On the other hand, the Rev Tobias Campion, the protagonist in my Regency series, is a younger son of a Duke, so he’s in fact Lord Tobias Campion. He chose his surname more or less at random from one of his family’s many titles: I fancy he liked the (spurious) connection with the composer, Thomas Campion. Tobias, fortunately for me, is far too concerned with improving the lot of his untitled parishioners to bother explaining his choice to anyone. In any case, again fortunately for me, he is estranged from his family, though Lady Hartland, his mother, is back on the scene. Which means he will be meeting a whole lot of dukes, marquises, earls, viscounts and barons, all Peers of the Realm, not to mention their female equivalents and, worst of all, their offspring. Yes, there’s a whole set of rules to obey, and if I don’t know them I promise you that there are others who do.

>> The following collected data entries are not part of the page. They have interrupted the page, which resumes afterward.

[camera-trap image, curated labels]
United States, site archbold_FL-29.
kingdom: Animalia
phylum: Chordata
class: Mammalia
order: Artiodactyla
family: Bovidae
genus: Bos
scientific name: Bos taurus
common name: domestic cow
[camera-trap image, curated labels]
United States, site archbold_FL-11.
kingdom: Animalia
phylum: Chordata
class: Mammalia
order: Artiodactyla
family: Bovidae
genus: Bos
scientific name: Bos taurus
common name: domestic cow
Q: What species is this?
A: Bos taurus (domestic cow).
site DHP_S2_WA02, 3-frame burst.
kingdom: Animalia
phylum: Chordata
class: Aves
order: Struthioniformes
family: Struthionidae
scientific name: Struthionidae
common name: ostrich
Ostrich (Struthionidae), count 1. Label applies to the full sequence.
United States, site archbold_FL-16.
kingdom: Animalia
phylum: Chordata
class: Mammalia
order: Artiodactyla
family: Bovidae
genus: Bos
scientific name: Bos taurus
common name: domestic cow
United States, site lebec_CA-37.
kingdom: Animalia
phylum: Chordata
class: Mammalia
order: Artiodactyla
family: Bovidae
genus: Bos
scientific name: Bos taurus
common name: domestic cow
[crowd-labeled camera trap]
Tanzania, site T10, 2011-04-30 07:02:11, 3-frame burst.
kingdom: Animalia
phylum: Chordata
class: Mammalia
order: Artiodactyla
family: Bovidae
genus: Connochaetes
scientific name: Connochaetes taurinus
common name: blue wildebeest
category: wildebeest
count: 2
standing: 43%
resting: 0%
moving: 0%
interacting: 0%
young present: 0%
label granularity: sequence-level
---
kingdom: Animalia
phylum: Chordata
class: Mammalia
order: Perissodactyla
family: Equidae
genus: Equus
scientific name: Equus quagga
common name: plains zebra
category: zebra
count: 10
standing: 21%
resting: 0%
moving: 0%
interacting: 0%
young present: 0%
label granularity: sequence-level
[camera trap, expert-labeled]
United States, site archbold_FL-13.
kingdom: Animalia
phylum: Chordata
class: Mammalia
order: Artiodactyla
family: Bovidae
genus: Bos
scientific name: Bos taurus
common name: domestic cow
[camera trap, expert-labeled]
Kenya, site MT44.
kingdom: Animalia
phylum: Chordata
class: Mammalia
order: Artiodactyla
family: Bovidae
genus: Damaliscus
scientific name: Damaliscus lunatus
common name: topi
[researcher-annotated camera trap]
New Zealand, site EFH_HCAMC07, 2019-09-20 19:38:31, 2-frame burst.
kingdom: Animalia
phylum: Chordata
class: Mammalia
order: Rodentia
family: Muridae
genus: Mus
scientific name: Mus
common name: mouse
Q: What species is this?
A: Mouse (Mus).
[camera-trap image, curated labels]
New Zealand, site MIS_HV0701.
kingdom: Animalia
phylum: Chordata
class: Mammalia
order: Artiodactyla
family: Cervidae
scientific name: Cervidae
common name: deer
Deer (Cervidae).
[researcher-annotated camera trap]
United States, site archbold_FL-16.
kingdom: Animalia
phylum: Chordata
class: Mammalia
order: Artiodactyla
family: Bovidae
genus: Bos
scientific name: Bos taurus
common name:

Outside the royal family, the highest rank is Duke or Duchess. You have to be Duke or Duchess of a place – such as Scunthorpe or Sandwell – which is where you have your seat or at least to which you have a historical connection. This is where I enter a minefield. You address a duke/duchess as Your Grace, and refer to him/her as His/Her Grace, the Duke/Duchess of Sandwell. I can manage that. What I get tangled up with is their offsprings’ titles. It could well be that the duke has several other titles – he could be the Marquis of Smethwick, Earl of Oldbury, Baron Cradley of Gornal. So his eldest son would probably get to call himself Marquis of Smethwick until his father dies and he inherits the title, Duke of Sandwell. Are you still with me? Now the younger sons, like Tobias, become Lord Tobias plus the family name, which Tobias has eschewed. His sister would be Lady X + family name.
Next in rank are Marquises and their wives, Marchionesses. Again, you are the Marquis of somewhere – Great Barr, say. You address them as Lord and Lady of Great Barr. Their children have the same nomenclature as a Duke’s children.